When deploying an air-gapped DKP cluster, you may notice that the first control-plane node has been provisioned, but the cluster is not scaling up as expected. When this happens, it may be helpful to view the logging for the capi-kubeadm-control-plane-system pod. Within the logging for, there may be failures with the control-plane pods being unhealthy:

"msg"="Waiting for control plane to pass preflight checks" "cluster-name"="<CLUSTERNAME>" "name"="<CLUSTERNAME>" "namespace"="default" "failures"="[<MACHINE> does not have APIServerPodHealthy condition, machine <MACHINE> does not have ControllerManagerPodHealthy condition, machine <MACHINE> does not have SchedulerPodHealthy condition, machine <MACHINE> does not have EtcdPodHealthy condition, machine <MACHINE> does not have EtcdMemberHealthy condition]"
controller/kubeadmcontrolplane "msg"="Failed to update KubeadmControlPlane Status" "error"="failed to create remote cluster client: error creating client and cache for remote cluster: error creating dynamic rest mapper for remote cluster \"default/<CLUSTERNAME>\": context deadline exceeded" "cluster"="<CLUSTERNAME>" "name"="<CLUSTERNAME>" "namespace"="default" "reconciler group"="controlplane.cluster.x-k8s.io" "reconciler kind"="KubeadmControlPlane"
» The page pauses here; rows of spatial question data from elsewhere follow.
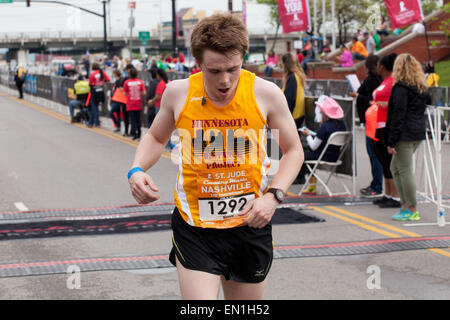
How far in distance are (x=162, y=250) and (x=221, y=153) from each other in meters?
4.33

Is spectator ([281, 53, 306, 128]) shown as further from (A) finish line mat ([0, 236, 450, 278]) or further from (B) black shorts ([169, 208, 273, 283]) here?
(B) black shorts ([169, 208, 273, 283])

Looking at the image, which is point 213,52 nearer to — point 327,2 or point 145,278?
point 145,278

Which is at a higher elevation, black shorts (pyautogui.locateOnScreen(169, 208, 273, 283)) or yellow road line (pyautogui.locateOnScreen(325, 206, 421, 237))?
black shorts (pyautogui.locateOnScreen(169, 208, 273, 283))

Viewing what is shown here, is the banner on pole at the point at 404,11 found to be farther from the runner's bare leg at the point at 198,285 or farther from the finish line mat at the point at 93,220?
the runner's bare leg at the point at 198,285

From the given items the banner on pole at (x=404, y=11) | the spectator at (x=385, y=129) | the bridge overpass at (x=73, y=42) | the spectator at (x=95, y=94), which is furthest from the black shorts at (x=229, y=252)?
the bridge overpass at (x=73, y=42)

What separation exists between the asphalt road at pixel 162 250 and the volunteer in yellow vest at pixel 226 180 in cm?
251

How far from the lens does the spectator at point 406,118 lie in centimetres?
891

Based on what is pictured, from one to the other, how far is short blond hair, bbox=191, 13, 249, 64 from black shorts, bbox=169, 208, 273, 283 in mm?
884

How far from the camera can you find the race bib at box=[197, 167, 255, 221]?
143 inches

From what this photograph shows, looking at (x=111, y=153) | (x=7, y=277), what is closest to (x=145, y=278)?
(x=7, y=277)

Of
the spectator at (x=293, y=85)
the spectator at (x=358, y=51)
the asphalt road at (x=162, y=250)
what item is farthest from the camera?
the spectator at (x=358, y=51)

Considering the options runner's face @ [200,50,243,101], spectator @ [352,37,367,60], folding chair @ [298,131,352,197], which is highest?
spectator @ [352,37,367,60]

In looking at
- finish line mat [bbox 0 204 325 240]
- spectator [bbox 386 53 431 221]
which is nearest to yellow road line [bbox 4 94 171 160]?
finish line mat [bbox 0 204 325 240]
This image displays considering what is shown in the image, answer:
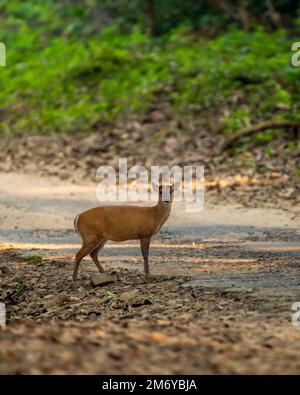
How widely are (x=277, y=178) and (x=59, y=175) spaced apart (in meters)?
4.31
The failure here indicates some underlying issue on the host that is causing the API-Server pods to be unhealthy. When this happens, CAPI will pause deploying the remaining nodes until the problem with the first control-plane pod is resolved.

Solution

SSHing into the problem host and validating the underlying issue is the best next step to take in these situations. In this case, we know that the API-server pod is unhealthy. When one of your pods is failing to start or crashing, checking the Kubelet service log, the containerd service log, and gathering the logs from the container are all advised. After collecting our logging we can see that the reason for our API-server pod failing is due to an issue pulling the image:

[ERROR ImagePull]: failed to pull image k8s.gcr.io/kube-apiserver:v1.22.8: output: time="" level=fatalmsg="pulling image: rpc error: code = Unknown desc = failed to pull and unpack image \"k8s.gcr.io/kube-apiserver:v1.22.8\": failed to resolve reference \"k8s.gcr.io/kube-apiserver:v1.22.8\": get registry endpoints: parse endpoint url: parse \":///v2/<REGISTRY_URL>/dkp\": missing protocol scheme"
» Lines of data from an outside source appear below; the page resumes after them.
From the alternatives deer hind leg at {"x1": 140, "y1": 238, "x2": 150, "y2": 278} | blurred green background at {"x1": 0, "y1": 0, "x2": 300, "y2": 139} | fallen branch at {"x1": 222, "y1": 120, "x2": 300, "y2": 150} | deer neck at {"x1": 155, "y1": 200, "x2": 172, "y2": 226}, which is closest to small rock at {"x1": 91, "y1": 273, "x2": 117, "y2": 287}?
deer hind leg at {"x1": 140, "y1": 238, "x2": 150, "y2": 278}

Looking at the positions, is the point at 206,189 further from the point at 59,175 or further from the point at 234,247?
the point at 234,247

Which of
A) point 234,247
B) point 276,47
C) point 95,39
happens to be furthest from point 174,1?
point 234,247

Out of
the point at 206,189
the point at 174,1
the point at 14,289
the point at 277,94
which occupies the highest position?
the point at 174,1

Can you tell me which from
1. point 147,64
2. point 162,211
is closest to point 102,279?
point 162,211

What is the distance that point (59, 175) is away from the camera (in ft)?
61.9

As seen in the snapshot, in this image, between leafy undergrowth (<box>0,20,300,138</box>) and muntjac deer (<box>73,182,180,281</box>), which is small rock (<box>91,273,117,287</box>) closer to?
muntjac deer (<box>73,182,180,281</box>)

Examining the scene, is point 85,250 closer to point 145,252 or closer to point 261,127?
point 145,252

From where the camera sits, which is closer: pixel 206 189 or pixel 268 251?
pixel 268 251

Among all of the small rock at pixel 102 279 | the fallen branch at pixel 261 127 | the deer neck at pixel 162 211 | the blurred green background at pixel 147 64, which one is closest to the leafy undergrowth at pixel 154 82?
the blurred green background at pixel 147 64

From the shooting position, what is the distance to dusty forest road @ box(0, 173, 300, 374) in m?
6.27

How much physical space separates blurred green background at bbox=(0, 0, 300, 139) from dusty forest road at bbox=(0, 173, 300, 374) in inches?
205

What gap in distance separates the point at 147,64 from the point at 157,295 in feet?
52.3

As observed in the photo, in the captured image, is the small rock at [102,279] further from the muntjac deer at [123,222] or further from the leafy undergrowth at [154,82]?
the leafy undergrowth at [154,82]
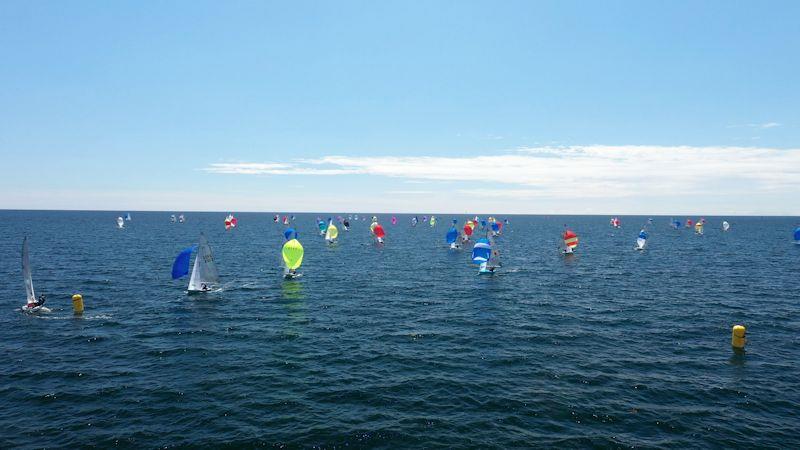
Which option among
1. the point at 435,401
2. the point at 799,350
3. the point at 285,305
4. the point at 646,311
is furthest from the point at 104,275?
the point at 799,350

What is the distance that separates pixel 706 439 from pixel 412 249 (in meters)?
86.6

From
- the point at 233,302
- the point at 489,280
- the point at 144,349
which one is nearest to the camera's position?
the point at 144,349

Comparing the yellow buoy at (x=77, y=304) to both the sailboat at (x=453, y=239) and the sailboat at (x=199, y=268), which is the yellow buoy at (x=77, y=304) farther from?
the sailboat at (x=453, y=239)

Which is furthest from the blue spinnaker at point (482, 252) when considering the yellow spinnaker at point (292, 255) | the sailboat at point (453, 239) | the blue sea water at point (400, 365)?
the sailboat at point (453, 239)

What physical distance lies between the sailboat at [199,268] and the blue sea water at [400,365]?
204 cm

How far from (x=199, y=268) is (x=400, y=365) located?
31.5 metres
We can see that the error 'missing protocol scheme' results from our private Docker registry URL not containing HTTP(S). When deploying an air-gapped DKP cluster, there are multiple points where you will need to define the DOCKER_REGISTRY_ADDRESS environment variable. The first time is when you go to seed your registry, if you include the protocol here you will run into a separate error:

level=fatal msg="Invalid destination name docker://https://<REGISTRY_URL>: invalid reference format"
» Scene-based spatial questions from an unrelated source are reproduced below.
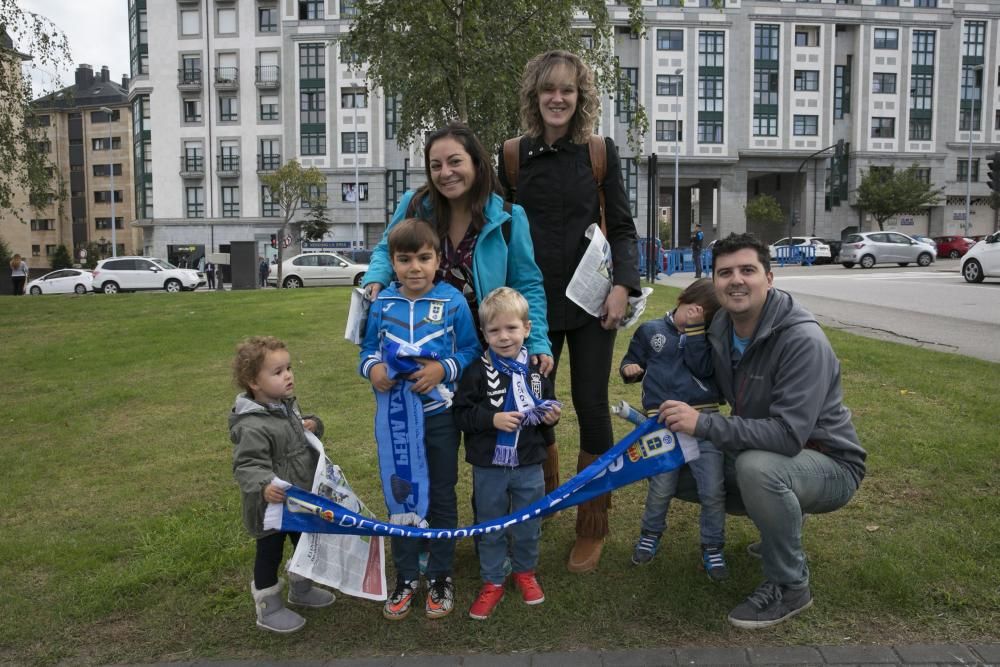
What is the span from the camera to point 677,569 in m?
3.67

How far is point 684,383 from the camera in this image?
144 inches

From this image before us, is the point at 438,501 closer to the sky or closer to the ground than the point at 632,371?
closer to the ground

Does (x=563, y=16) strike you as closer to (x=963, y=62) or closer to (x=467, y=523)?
(x=467, y=523)

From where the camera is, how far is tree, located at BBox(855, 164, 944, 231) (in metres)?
55.1

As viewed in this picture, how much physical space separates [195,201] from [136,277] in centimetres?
2795

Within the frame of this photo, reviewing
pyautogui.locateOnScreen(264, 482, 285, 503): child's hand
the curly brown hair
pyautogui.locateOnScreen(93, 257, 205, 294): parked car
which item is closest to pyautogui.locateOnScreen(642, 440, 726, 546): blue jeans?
pyautogui.locateOnScreen(264, 482, 285, 503): child's hand

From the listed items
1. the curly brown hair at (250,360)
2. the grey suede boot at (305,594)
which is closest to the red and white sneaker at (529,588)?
the grey suede boot at (305,594)

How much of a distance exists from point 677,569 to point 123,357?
31.2 feet

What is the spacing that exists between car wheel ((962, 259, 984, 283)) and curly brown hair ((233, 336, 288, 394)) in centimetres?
2338

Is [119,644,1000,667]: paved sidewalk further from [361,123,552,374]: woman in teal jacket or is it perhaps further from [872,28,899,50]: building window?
[872,28,899,50]: building window

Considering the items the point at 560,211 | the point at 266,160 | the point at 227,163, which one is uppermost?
the point at 266,160

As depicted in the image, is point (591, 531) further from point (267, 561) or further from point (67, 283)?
point (67, 283)

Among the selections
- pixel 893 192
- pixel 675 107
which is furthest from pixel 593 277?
pixel 893 192

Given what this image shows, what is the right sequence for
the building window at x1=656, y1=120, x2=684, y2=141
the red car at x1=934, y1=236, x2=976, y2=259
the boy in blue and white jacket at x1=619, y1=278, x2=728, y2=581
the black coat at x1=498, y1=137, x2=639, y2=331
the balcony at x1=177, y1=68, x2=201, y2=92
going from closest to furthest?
the boy in blue and white jacket at x1=619, y1=278, x2=728, y2=581 < the black coat at x1=498, y1=137, x2=639, y2=331 < the red car at x1=934, y1=236, x2=976, y2=259 < the building window at x1=656, y1=120, x2=684, y2=141 < the balcony at x1=177, y1=68, x2=201, y2=92
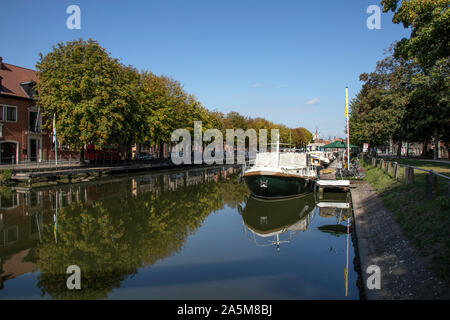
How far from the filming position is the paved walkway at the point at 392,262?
6.09 m

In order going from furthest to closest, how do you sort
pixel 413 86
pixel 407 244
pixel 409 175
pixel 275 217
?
pixel 413 86 → pixel 275 217 → pixel 409 175 → pixel 407 244

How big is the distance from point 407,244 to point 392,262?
102 cm

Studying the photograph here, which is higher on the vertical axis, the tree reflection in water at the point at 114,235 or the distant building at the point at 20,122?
the distant building at the point at 20,122

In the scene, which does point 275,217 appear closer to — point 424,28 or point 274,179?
point 274,179

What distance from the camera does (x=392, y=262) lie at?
7844mm

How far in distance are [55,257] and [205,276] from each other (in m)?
4.93

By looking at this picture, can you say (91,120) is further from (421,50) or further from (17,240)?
(421,50)

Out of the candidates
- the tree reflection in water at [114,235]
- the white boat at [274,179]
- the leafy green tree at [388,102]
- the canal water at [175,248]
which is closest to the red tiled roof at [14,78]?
the canal water at [175,248]

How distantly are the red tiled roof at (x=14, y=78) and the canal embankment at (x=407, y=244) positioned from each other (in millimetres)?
36661

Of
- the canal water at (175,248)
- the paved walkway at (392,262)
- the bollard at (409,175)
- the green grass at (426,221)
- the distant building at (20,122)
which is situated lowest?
the canal water at (175,248)

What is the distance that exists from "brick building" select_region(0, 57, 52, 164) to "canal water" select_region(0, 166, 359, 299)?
662 inches

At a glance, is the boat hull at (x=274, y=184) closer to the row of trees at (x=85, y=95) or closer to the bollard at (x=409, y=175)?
the bollard at (x=409, y=175)

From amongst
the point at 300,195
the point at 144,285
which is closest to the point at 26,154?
the point at 300,195

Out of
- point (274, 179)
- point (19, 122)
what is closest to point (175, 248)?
point (274, 179)
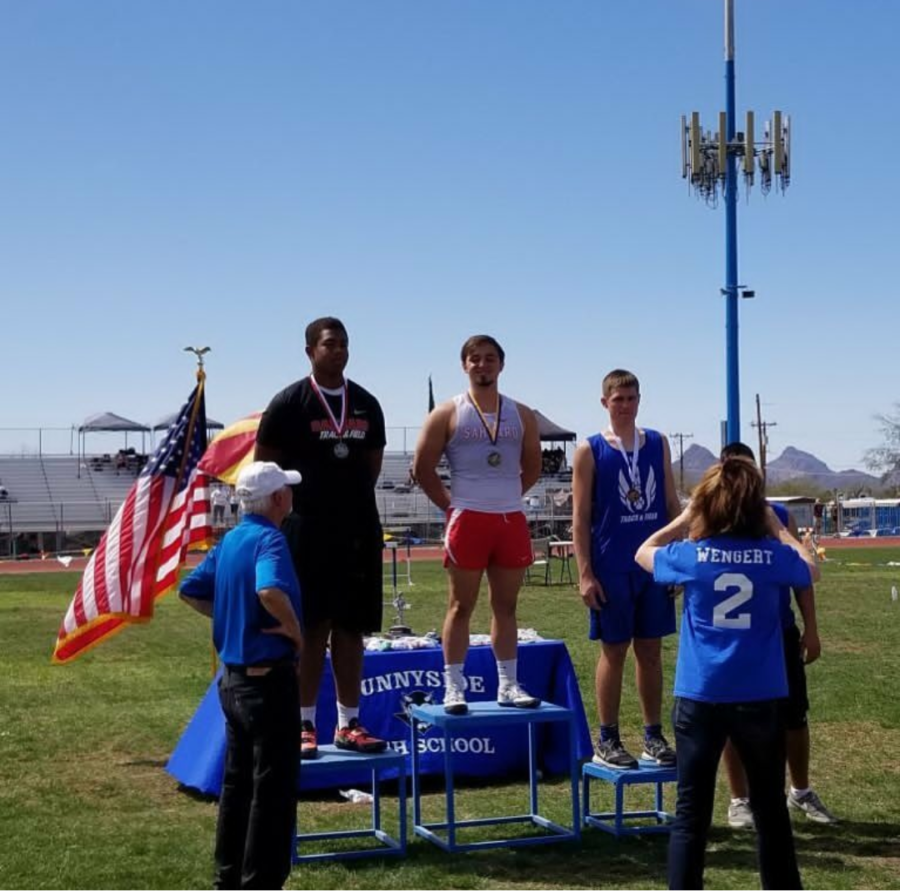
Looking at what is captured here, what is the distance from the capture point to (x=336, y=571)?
260 inches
In this case, all that needs to be done is to remove the HTTP(S) from your environment variable and re-run the seed command. The second time you are required to define this variable is just before creating your cluster, in this case, you will need to redefine the environment variable to be formatted with <http(s)>://<registry-address>:<registry-port> after you have updated your environment variable you will need to redeploy the cluster. After redeploying, you can check the CAPI control plane pod to validate the errors have resolved.